Отрывок текста —
-*-

Комиссаржевская - Валерия Носова
Шрифт:
Интервал:
Закладка:
— Звук голоса должен иметь опору, — учил Мейерхольд актеров. — Темперамент следует подчинять форме. Вырабатывайте в себе ритм языка и ритм движений. Только овладев этим ритмом, можно завязывать темперамент.
Я убежден в том, — говорил он актерам, — что истина людских взаимоотношений определяется не словами, а жестами, позами, взглядами и молчанием.
Не по словам, а по движениям зритель должен определить, кем являются друг для друга каждый из действующих лиц. А потому — пластика, пластика и еще раз пластика.
Заучив условные жесты, молодые актеры, не владевшие еще сложной актерской техникой, в интонациях не умели отойти от реалистического, правдивого разговора и все страсти, волнения, горе передавали так, как это сделал бы каждый в обычной житейской обстановке.

-*-

Записанные данные —
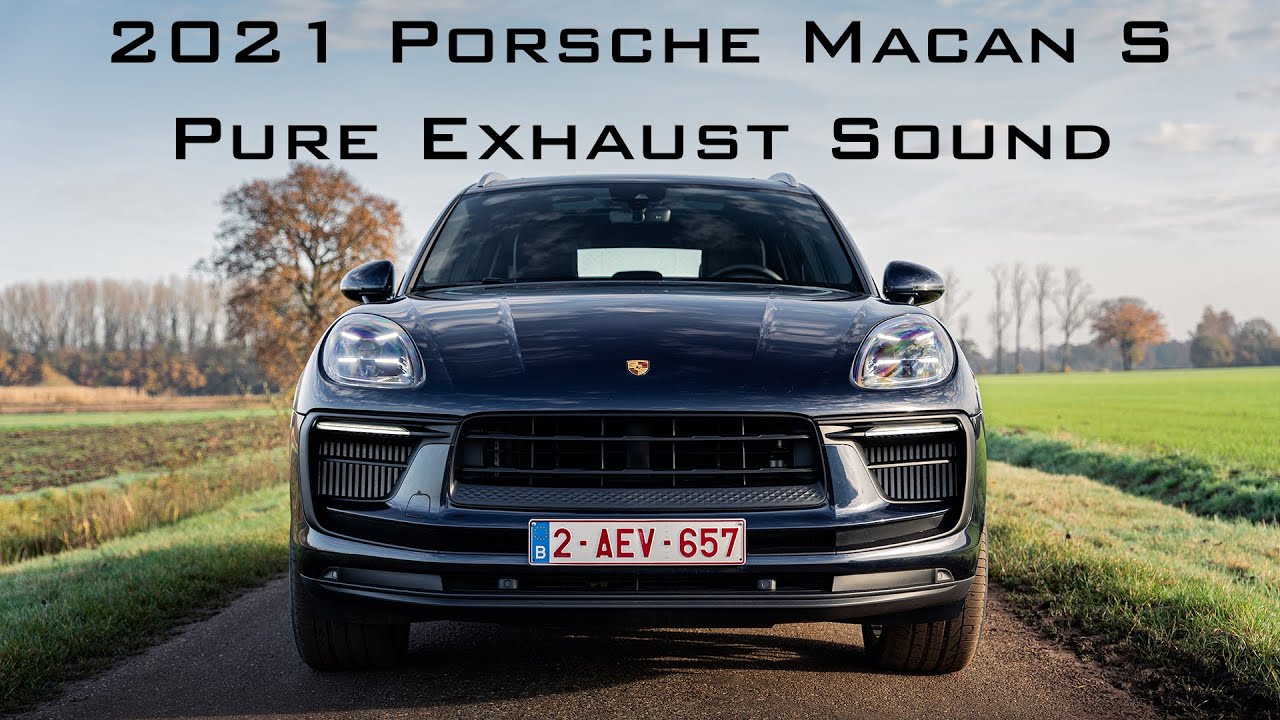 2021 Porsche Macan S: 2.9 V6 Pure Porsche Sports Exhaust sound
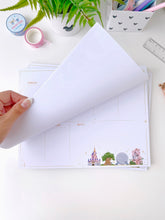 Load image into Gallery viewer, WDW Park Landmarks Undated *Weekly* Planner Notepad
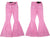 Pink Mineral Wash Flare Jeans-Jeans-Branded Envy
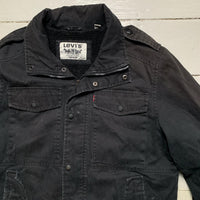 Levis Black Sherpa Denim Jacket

-*-

Задание —
Выпишите дословно фрагмент из отрывка о Мейерхольде между «Не по словам, а» и «обычной житейской обстановке.» включительно. Листинг для работы не понадобится.

Ответ —
Не по словам, а по движениям зритель должен определить, кем являются друг для друга каждый из действующих лиц. А потому — пластика, пластика и еще раз пластика.
Заучив условные жесты, молодые актеры, не владевшие еще сложной актерской техникой, в интонациях не умели отойти от реалистического, правдивого разговора и все страсти, волнения, горе передавали так, как это сделал бы каждый в обычной житейской обстановке.